▶ **Seleção**:
* * * * * * * * *

Posted by Chrystiano Angelo On quinta-feira, 19 de fevereiro de 2015 0 comentários



Mesmo não sendo entusiasta do princípio da insignificância, em alguns casos ela se mostra evidente.


Acabei de analisar caso de prisão em flagrante de um furto de um desodorante de R$ 10,68 de um supermercado, praticado por um sujeito que nunca foi preso ou processado antes.
Anulei o flagrante e o coloquei em liberdade.
Eis o caso:
Vistos etc.
Trata-se de comunicação da prisão em flagrante de MLRA por prática de delito de furto simples, em que, autuado, recebeu a Nota de Culpa, comunicando-se a Defensoria Pública.
A autoridade policial arbitrou fiança, que não foi recolhida, alegando o preso falta de condições financeiras para isso. 
Interveio o Ministério Público, pugnando pela homologação do flagrante e liberdade imposição de medidas cautelares, diversas da pecuniária.
Relatados.
Formalmente legal a prisão, não se observando, de plano, qualquer irregularidade ou nulidade, existindo indícios suficientes nos autos da prática da conduta pelo autuado.
Entretanto, é certo que a lei penal não deve ser invocada para atuar em hipóteses desprovidas de significação social, razão pela qual os princípios da insignificância e da intervenção mínima surgem para evitar situações dessa natureza, atuando como instrumentos de interpretação restrita do tipo penal.
Ocorre que, aceita a idéia de forma irrestrita, o Estado estaria dando margem a situações de perigo, na medida em que qualquer cidadão poderia se valer de tal princípio para justificar a prática de pequenos delitos, incentivando-se, por certo, condutas que atentariam contra a ordem social.

* * * * * * * * *

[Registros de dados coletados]
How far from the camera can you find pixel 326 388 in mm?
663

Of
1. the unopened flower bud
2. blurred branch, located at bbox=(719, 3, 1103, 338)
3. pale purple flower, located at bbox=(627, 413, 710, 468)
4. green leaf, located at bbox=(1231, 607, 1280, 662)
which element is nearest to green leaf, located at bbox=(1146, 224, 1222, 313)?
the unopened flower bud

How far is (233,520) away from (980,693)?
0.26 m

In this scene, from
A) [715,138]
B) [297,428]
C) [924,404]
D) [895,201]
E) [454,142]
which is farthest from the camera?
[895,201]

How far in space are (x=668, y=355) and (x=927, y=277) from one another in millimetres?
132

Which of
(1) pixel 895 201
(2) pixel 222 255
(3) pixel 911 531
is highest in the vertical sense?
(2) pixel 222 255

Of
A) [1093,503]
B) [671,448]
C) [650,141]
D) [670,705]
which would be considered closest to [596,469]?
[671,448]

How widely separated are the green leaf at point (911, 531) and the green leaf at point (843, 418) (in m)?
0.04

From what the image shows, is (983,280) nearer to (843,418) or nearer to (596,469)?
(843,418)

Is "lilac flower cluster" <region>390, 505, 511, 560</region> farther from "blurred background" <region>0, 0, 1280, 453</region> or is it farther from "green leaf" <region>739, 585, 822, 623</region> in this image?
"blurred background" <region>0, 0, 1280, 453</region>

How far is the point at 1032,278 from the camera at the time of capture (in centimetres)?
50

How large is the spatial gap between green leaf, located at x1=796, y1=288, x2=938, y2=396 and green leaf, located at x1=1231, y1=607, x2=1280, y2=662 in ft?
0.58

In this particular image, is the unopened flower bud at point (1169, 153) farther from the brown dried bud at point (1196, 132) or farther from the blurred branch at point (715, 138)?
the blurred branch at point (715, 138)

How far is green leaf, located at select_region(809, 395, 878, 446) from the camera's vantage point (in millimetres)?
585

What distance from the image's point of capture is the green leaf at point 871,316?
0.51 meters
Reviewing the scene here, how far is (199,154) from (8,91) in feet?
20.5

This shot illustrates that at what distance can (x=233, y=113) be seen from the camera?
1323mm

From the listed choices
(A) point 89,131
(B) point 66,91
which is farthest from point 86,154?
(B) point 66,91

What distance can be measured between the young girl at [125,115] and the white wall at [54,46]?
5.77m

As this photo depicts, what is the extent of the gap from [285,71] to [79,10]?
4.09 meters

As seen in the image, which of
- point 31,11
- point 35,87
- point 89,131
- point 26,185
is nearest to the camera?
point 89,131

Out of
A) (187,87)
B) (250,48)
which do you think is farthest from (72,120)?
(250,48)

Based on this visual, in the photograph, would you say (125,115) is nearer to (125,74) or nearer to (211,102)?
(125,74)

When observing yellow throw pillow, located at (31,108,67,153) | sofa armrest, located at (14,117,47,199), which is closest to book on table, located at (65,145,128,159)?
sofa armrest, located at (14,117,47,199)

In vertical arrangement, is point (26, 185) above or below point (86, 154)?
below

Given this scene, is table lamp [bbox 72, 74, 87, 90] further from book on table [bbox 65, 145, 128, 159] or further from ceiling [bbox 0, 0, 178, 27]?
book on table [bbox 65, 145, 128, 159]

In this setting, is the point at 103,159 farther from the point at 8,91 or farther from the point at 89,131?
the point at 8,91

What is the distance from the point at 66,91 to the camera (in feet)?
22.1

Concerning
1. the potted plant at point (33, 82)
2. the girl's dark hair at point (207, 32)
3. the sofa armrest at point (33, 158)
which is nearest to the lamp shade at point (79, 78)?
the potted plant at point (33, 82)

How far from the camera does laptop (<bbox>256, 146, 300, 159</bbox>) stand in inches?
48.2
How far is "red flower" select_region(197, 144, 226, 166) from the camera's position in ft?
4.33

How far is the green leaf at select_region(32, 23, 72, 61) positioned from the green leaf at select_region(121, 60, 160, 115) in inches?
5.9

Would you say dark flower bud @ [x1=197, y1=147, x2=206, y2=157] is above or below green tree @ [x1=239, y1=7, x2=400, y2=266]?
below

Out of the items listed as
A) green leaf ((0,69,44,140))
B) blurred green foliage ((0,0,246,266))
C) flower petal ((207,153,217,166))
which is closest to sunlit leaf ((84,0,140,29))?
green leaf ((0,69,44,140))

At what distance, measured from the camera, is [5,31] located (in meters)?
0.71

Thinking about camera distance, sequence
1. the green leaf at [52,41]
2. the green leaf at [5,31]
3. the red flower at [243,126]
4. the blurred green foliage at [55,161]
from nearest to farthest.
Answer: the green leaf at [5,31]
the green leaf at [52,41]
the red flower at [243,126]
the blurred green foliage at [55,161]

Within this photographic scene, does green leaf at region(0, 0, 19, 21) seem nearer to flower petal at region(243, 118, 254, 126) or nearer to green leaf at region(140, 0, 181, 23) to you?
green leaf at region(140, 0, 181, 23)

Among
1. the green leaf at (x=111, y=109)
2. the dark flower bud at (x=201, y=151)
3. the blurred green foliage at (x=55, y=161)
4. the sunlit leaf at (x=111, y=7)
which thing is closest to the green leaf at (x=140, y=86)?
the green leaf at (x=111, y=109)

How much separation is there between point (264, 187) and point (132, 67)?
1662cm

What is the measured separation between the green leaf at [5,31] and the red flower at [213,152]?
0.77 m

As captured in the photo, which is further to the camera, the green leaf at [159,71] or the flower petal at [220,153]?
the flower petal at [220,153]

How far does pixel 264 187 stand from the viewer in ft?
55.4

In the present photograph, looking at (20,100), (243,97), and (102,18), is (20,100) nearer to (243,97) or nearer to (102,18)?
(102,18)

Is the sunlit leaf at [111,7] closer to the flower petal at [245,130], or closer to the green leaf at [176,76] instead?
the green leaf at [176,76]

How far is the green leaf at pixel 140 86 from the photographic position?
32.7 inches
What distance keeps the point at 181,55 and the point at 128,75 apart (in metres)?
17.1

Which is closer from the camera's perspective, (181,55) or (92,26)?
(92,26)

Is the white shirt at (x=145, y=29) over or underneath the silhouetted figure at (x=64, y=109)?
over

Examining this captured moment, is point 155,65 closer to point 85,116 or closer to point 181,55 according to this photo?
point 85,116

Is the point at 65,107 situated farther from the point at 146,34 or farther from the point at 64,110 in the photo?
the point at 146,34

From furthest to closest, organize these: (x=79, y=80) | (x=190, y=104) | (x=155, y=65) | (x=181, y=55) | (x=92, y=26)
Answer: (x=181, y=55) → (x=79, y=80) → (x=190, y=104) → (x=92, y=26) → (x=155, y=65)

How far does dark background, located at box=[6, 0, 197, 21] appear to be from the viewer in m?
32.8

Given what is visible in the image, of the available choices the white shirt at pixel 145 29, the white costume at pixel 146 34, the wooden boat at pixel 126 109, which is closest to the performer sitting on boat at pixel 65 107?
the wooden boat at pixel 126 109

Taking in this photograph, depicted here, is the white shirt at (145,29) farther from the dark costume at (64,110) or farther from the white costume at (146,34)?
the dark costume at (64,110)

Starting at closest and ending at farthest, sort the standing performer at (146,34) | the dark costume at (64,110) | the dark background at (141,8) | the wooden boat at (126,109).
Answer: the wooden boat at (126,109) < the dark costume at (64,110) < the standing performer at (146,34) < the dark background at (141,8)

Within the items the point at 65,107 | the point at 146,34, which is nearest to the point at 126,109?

* * * * * * * * *

▶ **Exercício**: Imprima na íntegra, sem nenhuma alteração, o texto sobre o princípio da insignificância no caso de furto de desodorante.

▶ **Resultado final**:
Posted by Chrystiano Angelo On quinta-feira, 19 de fevereiro de 2015 0 comentários



Mesmo não sendo entusiasta do princípio da insignificância, em alguns casos ela se mostra evidente.


Acabei de analisar caso de prisão em flagrante de um furto de um desodorante de R$ 10,68 de um supermercado, praticado por um sujeito que nunca foi preso ou processado antes.
Anulei o flagrante e o coloquei em liberdade.
Eis o caso:
Vistos etc.
Trata-se de comunicação da prisão em flagrante de MLRA por prática de delito de furto simples, em que, autuado, recebeu a Nota de Culpa, comunicando-se a Defensoria Pública.
A autoridade policial arbitrou fiança, que não foi recolhida, alegando o preso falta de condições financeiras para isso. 
Interveio o Ministério Público, pugnando pela homologação do flagrante e liberdade imposição de medidas cautelares, diversas da pecuniária.
Relatados.
Formalmente legal a prisão, não se observando, de plano, qualquer irregularidade ou nulidade, existindo indícios suficientes nos autos da prática da conduta pelo autuado.
Entretanto, é certo que a lei penal não deve ser invocada para atuar em hipóteses desprovidas de significação social, razão pela qual os princípios da insignificância e da intervenção mínima surgem para evitar situações dessa natureza, atuando como instrumentos de interpretação restrita do tipo penal.
Ocorre que, aceita a idéia de forma irrestrita, o Estado estaria dando margem a situações de perigo, na medida em que qualquer cidadão poderia se valer de tal princípio para justificar a prática de pequenos delitos, incentivando-se, por certo, condutas que atentariam contra a ordem social.